Complete the following ▸
A. In the article on Europe's coronavirus response, copy the passage that begins at "Published 04/01/2020, 04:14" and stops after "fiscally conservative ones.", switching every "coronavirus" to "COVID-19".
B. According to the article on Europe's coronavirus response, which central bank does Yannis Stournaras head?

Page extract ▸
Published 04/01/2020, 04:14 AM
Updated 04/01/2020, 04:36 AM
© Bloomberg. Yannis Stournaras Photographer: Yorgos Karahalis /Bloomberg

(Bloomberg) -- Europe risks a new sovereign-debt crisis if governments don’t match the European Central Bank’s action with a common fiscal response to support the economy through the coronavirus pandemic, according to ECB policy maker Yannis Stournaras.

Stournaras, who heads the Greek central bank, urged leaders to stop bickering and form a “strong alliance” to fight the coronavirus. He particularly recommended jointly issued bonds, a step backed by several nations but resisted by more fiscally conservative ones.

“Now is the time for common action and solidarity,” he told Bloomberg News. “Moral hazard considerations should not be the main determinant of our actions today.”

While European governments have announced national fiscal measures worth hundreds of billions of euros, they’ve struggled to agree on a common approach. German Chancellor Angela Merkel is opposed to so-called coronabonds, reflecting her country’s concerns about becoming liable for spending by weaker economies.

Italian Prime Minister Giuseppe Conte has pushed back against forcing struggling countries to apply for credit lines from the European Stability Mechanism, the region’s rescue fund.

Common Enemy

Stournaras argued against focusing on the ESM as the primary way to provide relief.

The ESM “has a very serious role to play” but conditional credit lines aren’t an appropriate tool in a pandemic and “cannot be applied to current circumstances,” he said. “Common issuance of debt is common action against the common enemy.”

Supplied information ▸
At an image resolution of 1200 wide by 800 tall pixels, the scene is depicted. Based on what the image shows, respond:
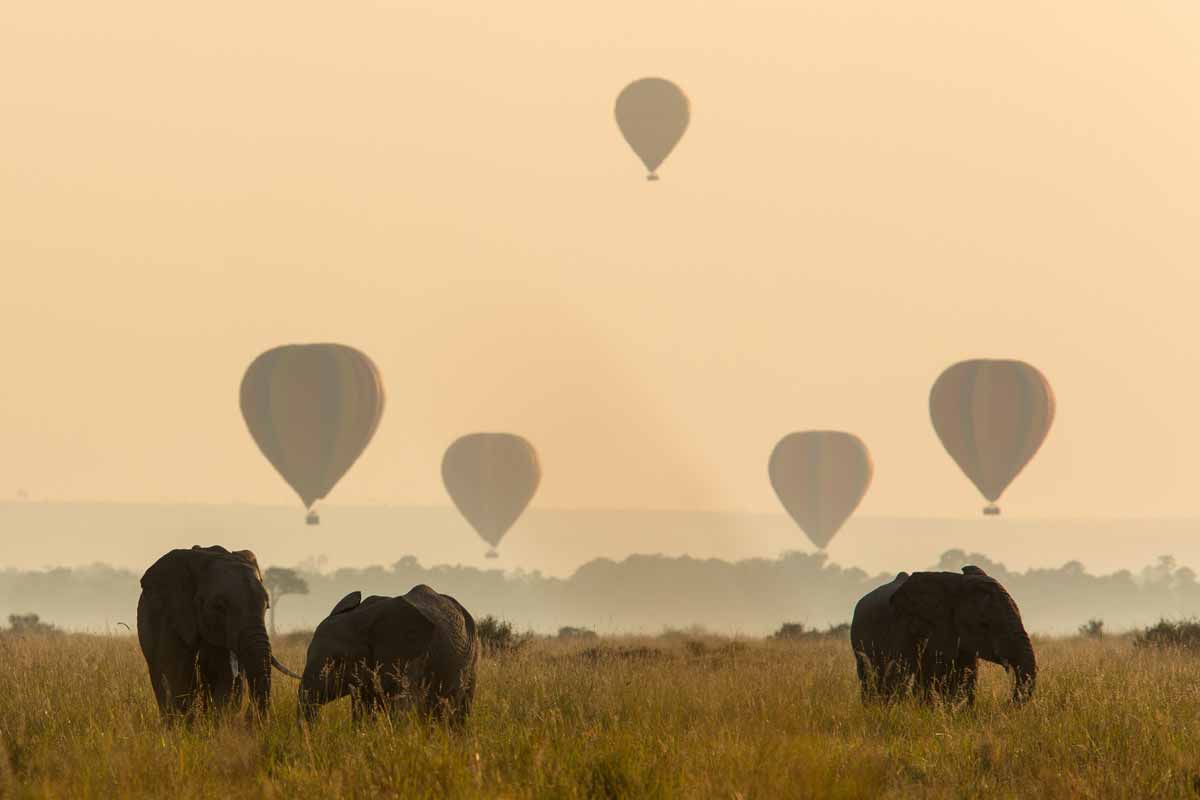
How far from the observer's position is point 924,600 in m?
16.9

...

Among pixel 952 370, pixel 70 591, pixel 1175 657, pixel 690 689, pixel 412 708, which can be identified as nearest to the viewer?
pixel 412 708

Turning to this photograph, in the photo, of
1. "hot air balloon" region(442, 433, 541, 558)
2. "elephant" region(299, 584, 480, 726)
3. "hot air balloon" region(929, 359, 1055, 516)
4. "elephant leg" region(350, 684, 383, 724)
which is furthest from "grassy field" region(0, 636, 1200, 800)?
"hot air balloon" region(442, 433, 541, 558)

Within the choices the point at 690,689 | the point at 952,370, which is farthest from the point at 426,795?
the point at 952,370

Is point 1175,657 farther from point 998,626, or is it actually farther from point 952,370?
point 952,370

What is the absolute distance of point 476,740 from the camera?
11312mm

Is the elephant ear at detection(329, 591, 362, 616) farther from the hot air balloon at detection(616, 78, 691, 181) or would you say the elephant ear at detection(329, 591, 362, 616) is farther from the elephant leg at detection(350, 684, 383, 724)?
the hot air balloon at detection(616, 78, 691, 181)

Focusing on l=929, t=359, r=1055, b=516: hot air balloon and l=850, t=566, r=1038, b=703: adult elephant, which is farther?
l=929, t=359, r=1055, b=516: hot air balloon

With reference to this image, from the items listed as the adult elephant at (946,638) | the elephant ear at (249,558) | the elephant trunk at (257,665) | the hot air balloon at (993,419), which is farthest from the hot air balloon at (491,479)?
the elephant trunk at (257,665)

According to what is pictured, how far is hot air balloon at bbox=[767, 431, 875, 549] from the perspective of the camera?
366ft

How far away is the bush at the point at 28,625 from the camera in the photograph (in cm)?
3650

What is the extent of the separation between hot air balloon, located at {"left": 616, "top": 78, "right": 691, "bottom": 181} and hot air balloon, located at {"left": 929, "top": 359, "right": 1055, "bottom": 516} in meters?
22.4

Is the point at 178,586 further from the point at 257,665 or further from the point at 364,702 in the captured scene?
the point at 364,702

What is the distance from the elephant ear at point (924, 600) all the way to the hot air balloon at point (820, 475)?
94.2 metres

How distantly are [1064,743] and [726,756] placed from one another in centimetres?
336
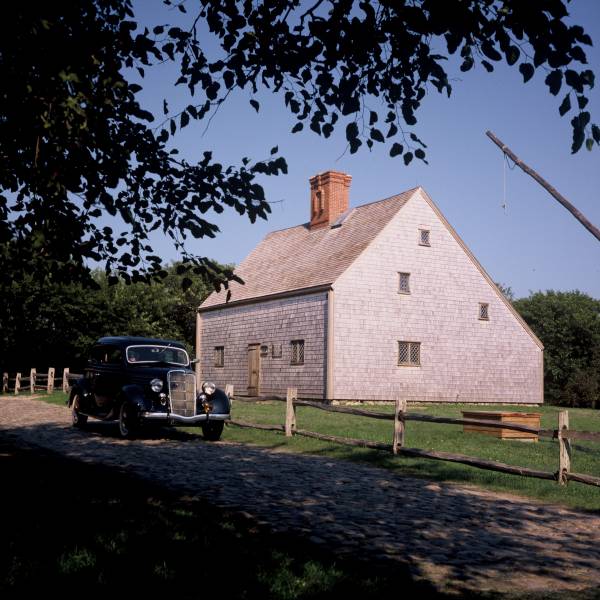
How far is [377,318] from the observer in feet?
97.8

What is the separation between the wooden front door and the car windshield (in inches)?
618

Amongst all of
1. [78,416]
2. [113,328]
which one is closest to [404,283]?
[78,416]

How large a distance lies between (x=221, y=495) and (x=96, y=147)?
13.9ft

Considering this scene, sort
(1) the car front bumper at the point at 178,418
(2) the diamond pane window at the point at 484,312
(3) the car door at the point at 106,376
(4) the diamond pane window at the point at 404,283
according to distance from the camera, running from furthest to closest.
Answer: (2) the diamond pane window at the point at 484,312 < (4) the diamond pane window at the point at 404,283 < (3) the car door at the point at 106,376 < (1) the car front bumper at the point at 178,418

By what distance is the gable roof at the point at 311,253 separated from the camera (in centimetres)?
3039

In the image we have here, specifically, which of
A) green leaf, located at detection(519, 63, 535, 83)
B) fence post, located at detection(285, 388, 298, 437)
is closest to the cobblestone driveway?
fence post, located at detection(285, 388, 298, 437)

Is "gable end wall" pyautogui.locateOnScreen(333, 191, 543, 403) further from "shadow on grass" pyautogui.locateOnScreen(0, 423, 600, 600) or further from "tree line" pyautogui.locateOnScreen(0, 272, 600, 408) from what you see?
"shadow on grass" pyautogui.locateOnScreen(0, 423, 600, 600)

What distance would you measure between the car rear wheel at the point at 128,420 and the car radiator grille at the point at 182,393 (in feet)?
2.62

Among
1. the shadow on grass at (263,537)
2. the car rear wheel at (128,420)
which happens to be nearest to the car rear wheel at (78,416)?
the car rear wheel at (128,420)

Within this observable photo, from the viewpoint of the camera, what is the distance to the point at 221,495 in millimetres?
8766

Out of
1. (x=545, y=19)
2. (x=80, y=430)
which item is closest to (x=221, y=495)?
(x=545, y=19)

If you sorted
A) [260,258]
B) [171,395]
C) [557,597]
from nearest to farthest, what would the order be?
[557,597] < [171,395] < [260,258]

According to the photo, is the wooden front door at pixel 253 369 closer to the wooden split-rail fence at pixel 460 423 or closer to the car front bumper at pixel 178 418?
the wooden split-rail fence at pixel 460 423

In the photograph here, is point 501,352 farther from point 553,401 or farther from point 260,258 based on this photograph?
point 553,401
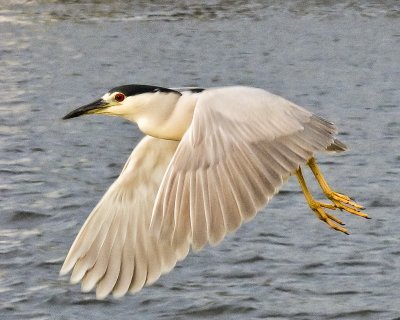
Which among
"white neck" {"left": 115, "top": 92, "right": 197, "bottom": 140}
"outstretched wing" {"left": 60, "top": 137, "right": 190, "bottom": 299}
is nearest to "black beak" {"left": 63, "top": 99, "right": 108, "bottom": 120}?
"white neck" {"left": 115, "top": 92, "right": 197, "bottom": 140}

Solutions in order ▸
A.
Published 04/01/2020, 04:14 AM
Updated 04/01/2020, 04:36 AM
© Bloomberg. Yannis Stournaras Photographer: Yorgos Karahalis /Bloomberg

(Bloomberg) -- Europe risks a new sovereign-debt crisis if governments don’t match the European Central Bank’s action with a common fiscal response to support the economy through the COVID-19 pandemic, according to ECB policy maker Yannis Stournaras.

Stournaras, who heads the Greek central bank, urged leaders to stop bickering and form a “strong alliance” to fight the COVID-19. He particularly recommended jointly issued bonds, a step backed by several nations but resisted by more fiscally conservative ones.

B. The Greek central bank.